I don't think other medical professionals will look at you and think that. Many of my MD colleauges know about me, and if anything, they kind of look at me as a GI expert, even though I'm just a general internist.  I've never had one negative look, comment, and everyone I work with was fascinated when I went through the FMT. Many of the nurses I know in my hospital have chronic medical issues and those of us who know don't treat them any differently than anyone else. 

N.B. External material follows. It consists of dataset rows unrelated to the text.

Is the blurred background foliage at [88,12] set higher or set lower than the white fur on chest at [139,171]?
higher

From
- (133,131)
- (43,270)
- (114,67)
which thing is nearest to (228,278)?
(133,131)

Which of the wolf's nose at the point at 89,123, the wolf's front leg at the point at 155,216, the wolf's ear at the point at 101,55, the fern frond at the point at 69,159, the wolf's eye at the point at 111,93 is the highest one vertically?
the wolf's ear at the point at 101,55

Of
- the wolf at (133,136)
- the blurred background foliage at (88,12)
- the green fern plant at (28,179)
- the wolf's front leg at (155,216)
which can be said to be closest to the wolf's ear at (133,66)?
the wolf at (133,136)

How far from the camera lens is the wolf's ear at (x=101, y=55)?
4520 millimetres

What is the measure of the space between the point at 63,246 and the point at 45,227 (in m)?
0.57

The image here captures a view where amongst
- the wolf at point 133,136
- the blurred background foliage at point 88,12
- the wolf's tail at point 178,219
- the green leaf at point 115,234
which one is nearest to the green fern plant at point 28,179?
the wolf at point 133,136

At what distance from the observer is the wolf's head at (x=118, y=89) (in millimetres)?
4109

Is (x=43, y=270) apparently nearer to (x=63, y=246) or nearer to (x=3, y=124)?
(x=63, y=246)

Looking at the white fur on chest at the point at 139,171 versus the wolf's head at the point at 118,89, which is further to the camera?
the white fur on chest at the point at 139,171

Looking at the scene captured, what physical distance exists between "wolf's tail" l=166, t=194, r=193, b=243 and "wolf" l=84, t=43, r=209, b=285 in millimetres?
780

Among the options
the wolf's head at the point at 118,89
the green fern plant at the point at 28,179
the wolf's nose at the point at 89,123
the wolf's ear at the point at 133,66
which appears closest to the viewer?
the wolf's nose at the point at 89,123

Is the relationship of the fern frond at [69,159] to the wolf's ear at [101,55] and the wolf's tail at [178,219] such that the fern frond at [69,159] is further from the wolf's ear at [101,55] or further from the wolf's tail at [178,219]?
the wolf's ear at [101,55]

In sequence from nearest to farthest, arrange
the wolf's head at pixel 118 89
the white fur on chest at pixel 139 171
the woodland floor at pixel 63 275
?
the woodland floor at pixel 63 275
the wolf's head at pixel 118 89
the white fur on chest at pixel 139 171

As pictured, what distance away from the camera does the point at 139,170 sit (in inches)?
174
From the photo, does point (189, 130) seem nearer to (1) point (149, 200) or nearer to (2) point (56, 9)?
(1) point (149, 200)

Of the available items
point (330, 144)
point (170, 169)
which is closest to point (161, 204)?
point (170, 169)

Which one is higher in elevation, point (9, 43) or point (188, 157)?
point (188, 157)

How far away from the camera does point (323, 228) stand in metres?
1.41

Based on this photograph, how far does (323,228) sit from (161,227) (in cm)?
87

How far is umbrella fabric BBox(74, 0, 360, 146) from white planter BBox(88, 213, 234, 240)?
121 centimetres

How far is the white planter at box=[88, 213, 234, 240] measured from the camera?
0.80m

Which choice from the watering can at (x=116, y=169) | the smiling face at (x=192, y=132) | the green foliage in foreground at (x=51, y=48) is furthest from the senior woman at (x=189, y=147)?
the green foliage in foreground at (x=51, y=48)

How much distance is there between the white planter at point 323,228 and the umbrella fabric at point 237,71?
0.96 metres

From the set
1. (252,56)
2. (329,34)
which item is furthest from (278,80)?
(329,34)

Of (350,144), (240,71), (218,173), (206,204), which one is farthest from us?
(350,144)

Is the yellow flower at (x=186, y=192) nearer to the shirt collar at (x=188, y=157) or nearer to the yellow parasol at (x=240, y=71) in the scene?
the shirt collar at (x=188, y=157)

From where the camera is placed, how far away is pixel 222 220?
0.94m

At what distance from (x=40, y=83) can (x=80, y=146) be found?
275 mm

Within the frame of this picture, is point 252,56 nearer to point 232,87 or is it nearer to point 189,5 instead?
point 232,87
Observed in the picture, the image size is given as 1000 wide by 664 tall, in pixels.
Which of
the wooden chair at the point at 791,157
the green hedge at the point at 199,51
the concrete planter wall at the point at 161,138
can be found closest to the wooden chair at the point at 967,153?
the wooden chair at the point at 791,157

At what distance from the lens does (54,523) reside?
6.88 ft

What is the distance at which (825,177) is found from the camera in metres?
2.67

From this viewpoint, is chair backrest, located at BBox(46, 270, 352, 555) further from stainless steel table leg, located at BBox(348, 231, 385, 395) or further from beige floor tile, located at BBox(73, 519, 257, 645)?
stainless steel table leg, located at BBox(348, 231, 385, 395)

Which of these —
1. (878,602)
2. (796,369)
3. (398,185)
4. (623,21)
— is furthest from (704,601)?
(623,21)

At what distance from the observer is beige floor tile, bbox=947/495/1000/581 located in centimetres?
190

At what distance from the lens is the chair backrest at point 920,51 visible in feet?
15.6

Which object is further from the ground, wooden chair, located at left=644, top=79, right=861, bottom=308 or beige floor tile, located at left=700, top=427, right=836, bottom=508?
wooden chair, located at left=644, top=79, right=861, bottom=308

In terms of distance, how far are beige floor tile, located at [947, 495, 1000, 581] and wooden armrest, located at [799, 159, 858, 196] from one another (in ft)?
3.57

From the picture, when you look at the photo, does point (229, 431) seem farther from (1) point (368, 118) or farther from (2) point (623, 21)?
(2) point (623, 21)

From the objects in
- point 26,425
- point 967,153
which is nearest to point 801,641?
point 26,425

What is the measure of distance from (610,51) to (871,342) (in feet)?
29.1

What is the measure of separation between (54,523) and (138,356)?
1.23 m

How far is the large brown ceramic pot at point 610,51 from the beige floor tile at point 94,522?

It's not my place, and I'm certainly not telling you to share your diagnosis. You have every right to every little bit of privacy you want.  As a fellow medical professional, my only thought would be to let YOUR feelings be the driver of that decision and not fear about what others might think. 

Nurses have the hardest job in all of medicine. We docs would be nothing without you. Thank you for your service to patients and families and also for keeping us from screwing up. It's a very tough profession even when perfectly healthy.  Best of luck to you! 

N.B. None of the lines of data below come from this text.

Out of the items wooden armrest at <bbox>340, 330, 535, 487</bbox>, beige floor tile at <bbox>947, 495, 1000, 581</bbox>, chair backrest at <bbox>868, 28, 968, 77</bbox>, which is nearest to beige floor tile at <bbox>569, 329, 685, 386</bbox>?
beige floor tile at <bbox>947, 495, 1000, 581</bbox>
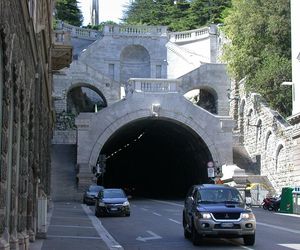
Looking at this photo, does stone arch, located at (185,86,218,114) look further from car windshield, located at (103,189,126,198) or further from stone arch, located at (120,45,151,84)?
car windshield, located at (103,189,126,198)

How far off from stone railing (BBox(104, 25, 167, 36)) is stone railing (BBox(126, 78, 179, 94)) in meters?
25.5

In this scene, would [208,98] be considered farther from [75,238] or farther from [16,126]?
[16,126]

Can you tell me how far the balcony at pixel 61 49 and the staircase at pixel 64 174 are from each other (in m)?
17.3

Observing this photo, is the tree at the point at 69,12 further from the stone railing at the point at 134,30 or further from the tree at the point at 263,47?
the tree at the point at 263,47

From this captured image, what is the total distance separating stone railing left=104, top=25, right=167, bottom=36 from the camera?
77.2 m

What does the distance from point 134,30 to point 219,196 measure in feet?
202

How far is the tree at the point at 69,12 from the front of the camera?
8775cm

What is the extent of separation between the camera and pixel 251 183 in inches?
1832

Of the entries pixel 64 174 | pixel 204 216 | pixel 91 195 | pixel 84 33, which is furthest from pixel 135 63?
pixel 204 216

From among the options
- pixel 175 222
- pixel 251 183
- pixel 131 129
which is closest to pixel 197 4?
pixel 131 129

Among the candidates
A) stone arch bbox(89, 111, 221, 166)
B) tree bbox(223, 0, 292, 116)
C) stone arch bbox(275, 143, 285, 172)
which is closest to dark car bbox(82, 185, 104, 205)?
stone arch bbox(89, 111, 221, 166)

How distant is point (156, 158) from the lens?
7181cm

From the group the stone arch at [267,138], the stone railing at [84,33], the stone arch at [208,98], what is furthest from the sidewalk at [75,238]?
the stone railing at [84,33]

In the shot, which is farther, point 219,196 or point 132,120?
point 132,120
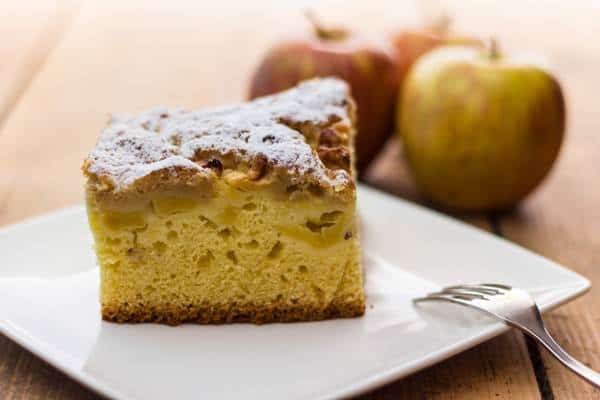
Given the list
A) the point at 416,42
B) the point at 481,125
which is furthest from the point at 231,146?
the point at 416,42

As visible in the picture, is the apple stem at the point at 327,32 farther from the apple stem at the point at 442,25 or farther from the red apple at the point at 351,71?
the apple stem at the point at 442,25

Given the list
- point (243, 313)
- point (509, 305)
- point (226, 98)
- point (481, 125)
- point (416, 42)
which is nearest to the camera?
point (509, 305)

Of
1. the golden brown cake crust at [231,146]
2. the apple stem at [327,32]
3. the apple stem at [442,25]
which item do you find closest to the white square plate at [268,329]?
the golden brown cake crust at [231,146]

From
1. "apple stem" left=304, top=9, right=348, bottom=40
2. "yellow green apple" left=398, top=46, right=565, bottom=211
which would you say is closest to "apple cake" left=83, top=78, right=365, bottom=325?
"yellow green apple" left=398, top=46, right=565, bottom=211

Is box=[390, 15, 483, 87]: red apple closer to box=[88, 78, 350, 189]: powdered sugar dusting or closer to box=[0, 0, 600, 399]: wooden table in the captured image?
box=[0, 0, 600, 399]: wooden table

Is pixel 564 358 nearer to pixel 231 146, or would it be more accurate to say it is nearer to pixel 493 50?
pixel 231 146
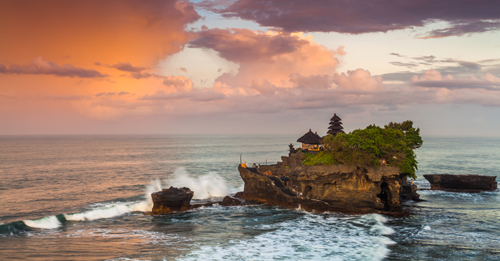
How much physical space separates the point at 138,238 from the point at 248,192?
2225 cm

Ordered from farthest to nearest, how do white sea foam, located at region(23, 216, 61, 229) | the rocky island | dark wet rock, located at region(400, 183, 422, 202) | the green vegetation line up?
dark wet rock, located at region(400, 183, 422, 202), the green vegetation, the rocky island, white sea foam, located at region(23, 216, 61, 229)

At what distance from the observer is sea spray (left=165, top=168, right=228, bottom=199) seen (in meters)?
61.7

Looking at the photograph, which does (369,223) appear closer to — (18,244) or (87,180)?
(18,244)

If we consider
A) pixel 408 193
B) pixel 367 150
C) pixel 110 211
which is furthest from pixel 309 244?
pixel 110 211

(can you accept this post as a verbal order?    )


----------



## lilac

CrohnsNewbie2 said:


> I work for a service desk that supports several different hospitals.  Although I'm not on the patient floor the Crohn's does affect my work.  I find that bring my heating pad with me to work helps a lot.  I also bring my medicine and vitamins everyday.  I also have water, peppermint tea, and Imodium (just in case).  For emergencies I have a change of clothes.  I'm learning day by day of things I can do.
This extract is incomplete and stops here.